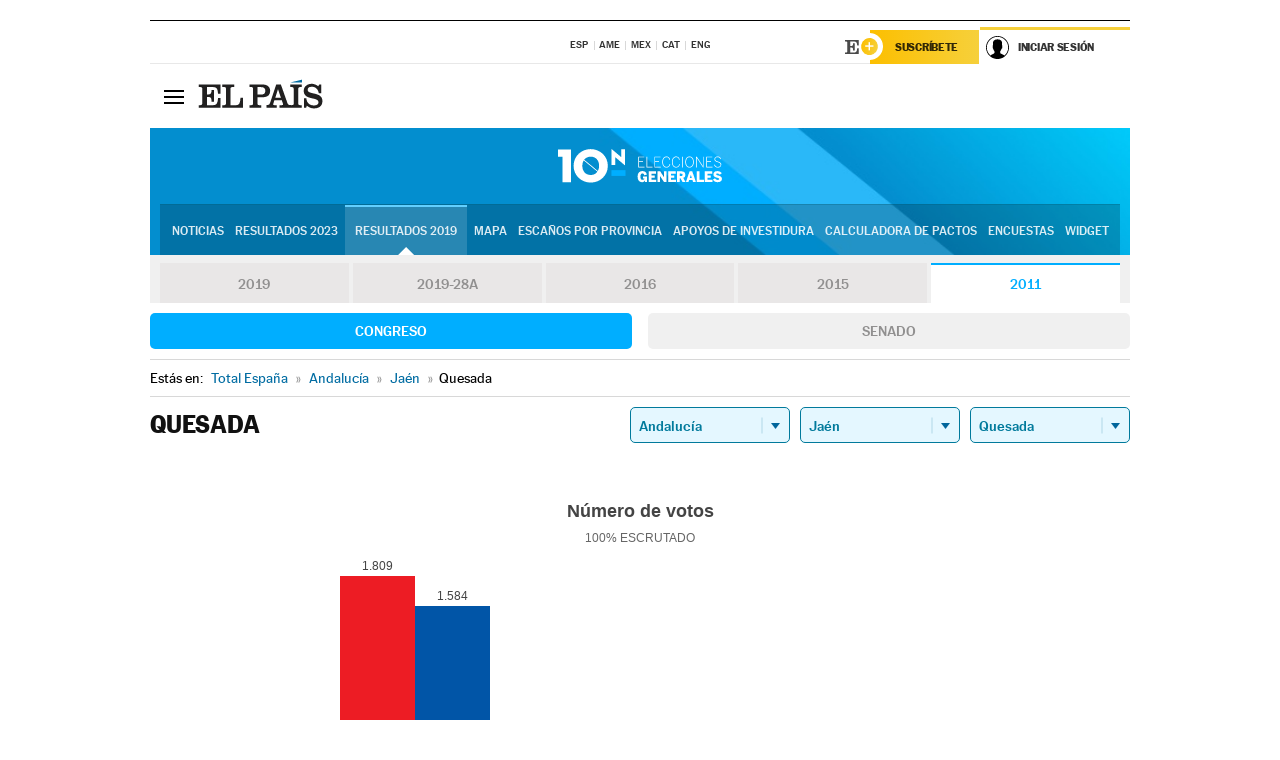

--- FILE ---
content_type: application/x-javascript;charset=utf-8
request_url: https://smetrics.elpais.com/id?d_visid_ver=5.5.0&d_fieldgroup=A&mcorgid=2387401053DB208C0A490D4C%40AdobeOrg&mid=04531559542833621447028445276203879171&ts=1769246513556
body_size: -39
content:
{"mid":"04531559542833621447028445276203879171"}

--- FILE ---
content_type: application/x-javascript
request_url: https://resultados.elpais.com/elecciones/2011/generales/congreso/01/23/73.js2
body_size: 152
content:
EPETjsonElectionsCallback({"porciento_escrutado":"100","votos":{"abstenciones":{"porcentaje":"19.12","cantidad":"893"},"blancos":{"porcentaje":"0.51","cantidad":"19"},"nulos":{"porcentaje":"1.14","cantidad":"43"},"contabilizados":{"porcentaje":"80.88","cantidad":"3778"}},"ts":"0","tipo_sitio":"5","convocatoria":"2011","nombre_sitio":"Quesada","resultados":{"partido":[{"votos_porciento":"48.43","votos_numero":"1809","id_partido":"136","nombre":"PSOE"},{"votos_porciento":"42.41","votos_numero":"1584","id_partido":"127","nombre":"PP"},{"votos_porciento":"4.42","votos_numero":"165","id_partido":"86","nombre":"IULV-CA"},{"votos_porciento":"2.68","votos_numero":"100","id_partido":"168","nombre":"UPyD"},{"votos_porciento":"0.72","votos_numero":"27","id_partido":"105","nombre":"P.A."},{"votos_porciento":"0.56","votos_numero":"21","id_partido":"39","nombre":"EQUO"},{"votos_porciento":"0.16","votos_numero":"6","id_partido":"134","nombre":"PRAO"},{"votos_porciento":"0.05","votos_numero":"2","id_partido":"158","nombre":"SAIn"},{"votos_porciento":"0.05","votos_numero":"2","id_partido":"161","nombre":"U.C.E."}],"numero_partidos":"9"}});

----------------------------------------

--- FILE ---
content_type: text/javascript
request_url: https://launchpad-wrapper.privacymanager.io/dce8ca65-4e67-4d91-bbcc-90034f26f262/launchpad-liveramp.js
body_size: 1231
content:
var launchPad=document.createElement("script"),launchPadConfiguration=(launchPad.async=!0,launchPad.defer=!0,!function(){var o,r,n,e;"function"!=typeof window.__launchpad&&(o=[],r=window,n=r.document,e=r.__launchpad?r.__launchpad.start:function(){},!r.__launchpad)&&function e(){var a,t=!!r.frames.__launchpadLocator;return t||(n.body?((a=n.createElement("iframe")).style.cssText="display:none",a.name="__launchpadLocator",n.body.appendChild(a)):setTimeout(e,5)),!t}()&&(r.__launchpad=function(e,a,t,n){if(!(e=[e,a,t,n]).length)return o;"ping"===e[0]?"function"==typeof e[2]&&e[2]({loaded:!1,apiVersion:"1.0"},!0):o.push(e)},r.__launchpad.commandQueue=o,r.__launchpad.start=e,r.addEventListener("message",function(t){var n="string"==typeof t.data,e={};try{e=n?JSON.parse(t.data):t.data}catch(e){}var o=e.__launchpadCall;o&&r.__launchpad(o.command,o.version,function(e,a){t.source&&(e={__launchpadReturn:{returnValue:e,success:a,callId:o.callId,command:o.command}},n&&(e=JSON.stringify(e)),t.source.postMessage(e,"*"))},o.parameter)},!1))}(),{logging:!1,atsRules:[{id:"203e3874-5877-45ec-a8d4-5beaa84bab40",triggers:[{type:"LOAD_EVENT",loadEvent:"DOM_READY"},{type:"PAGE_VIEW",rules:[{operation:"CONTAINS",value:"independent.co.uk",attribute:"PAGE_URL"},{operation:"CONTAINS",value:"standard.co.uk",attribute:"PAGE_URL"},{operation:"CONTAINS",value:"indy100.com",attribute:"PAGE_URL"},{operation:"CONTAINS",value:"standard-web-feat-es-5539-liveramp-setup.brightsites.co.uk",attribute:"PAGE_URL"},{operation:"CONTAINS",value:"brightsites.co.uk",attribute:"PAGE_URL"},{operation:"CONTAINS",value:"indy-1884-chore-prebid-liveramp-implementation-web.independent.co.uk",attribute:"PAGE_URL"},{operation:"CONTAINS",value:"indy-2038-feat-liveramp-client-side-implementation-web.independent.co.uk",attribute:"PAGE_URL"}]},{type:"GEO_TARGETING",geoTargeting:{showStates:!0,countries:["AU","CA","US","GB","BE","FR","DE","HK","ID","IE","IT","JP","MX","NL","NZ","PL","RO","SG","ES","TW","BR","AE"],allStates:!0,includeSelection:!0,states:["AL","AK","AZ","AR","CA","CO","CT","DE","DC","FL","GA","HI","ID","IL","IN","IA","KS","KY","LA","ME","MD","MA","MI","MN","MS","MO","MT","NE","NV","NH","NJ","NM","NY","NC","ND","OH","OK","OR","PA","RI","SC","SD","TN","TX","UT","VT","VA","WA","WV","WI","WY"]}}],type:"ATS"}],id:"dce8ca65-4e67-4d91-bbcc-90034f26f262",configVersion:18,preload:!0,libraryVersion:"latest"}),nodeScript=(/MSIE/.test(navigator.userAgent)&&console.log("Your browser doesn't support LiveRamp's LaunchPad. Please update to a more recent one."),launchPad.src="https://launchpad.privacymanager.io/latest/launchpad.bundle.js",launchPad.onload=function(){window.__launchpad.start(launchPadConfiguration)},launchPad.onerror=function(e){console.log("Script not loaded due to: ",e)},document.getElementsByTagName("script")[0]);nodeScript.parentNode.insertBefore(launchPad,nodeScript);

----------------------------------------

| Problem to solve |
Within the listing above, copy each line that has the string "javascript".

| Exercise response |
content_type: application/x-javascript;charset=utf-8
content_type: application/x-javascript
content_type: text/javascript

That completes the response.